--- Given entries Enclosed Below ---

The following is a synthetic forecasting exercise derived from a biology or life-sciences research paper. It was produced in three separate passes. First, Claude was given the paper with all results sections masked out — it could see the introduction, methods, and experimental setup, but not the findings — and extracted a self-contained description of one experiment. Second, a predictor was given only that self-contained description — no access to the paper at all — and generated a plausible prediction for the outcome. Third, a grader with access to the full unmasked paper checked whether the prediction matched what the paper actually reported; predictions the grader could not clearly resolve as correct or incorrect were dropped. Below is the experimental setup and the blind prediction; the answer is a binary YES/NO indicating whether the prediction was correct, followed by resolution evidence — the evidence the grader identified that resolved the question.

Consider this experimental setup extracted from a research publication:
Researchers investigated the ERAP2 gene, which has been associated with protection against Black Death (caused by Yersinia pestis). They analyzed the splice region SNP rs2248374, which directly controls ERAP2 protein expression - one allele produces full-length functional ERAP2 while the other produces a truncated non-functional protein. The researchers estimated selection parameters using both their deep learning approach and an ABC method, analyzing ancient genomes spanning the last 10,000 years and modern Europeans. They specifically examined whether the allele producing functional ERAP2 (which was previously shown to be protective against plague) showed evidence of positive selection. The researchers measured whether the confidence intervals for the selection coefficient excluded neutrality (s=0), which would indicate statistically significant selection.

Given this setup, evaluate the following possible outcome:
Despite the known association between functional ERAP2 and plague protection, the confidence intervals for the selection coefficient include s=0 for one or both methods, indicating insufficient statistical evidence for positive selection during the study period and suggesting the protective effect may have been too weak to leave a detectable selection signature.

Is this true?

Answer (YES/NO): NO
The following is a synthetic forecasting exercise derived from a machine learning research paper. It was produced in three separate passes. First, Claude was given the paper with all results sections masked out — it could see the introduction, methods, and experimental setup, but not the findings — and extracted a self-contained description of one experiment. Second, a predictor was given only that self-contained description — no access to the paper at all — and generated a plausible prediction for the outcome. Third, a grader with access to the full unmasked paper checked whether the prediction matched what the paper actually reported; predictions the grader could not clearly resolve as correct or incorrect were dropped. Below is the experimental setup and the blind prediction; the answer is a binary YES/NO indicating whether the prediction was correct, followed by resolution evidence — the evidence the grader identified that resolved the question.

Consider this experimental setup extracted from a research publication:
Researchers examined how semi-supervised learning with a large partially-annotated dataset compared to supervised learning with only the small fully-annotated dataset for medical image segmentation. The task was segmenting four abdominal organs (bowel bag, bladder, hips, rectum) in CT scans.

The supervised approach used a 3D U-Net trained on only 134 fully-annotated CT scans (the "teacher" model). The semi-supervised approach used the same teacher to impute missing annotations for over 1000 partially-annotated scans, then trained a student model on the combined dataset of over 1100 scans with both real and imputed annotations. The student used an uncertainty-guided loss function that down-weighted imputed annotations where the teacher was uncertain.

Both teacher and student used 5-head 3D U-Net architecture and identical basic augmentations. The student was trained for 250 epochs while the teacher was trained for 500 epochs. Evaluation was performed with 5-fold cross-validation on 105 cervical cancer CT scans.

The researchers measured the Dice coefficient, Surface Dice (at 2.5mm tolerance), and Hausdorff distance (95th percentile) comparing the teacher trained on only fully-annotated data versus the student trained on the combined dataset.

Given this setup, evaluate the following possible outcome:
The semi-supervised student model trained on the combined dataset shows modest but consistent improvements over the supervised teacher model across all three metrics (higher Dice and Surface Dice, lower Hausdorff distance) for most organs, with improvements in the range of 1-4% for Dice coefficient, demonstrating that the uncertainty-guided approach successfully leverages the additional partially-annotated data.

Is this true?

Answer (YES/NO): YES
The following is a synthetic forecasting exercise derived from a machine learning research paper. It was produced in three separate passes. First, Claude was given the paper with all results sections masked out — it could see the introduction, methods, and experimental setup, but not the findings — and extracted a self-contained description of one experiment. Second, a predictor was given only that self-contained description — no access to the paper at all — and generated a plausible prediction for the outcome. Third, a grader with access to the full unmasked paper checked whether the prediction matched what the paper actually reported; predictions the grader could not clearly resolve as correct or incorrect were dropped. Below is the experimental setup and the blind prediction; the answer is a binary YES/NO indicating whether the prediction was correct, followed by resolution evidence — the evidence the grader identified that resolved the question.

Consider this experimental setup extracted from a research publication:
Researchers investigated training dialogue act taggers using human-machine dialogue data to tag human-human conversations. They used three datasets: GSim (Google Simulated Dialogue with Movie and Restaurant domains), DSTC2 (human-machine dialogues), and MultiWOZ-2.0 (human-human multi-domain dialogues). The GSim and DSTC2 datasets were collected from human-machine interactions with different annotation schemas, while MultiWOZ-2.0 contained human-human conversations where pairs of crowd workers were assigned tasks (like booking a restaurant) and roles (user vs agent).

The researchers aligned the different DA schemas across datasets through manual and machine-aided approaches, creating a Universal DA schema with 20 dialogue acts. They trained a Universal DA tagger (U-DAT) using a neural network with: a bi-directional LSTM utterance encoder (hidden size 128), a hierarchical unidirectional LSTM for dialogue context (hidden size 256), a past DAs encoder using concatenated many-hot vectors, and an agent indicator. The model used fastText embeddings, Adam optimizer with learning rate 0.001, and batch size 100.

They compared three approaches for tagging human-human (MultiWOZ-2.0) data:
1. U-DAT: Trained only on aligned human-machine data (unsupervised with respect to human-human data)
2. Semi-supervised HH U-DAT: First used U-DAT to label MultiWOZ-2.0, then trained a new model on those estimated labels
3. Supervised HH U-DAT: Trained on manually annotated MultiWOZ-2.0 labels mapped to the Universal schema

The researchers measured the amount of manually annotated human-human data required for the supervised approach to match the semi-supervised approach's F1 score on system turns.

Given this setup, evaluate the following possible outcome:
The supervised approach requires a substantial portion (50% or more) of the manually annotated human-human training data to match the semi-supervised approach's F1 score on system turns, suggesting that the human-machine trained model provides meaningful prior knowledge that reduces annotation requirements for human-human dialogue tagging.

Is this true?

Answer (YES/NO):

--- End of Enclosed Given entries ---

■ Goal of the exercise: The expected output is every line of the records in which the string "guided" appears.

■ Exercise answer:
The supervised approach used a 3D U-Net trained on only 134 fully-annotated CT scans (the "teacher" model). The semi-supervised approach used the same teacher to impute missing annotations for over 1000 partially-annotated scans, then trained a student model on the combined dataset of over 1100 scans with both real and imputed annotations. The student used an uncertainty-guided loss function that down-weighted imputed annotations where the teacher was uncertain.
The semi-supervised student model trained on the combined dataset shows modest but consistent improvements over the supervised teacher model across all three metrics (higher Dice and Surface Dice, lower Hausdorff distance) for most organs, with improvements in the range of 1-4% for Dice coefficient, demonstrating that the uncertainty-guided approach successfully leverages the additional partially-annotated data.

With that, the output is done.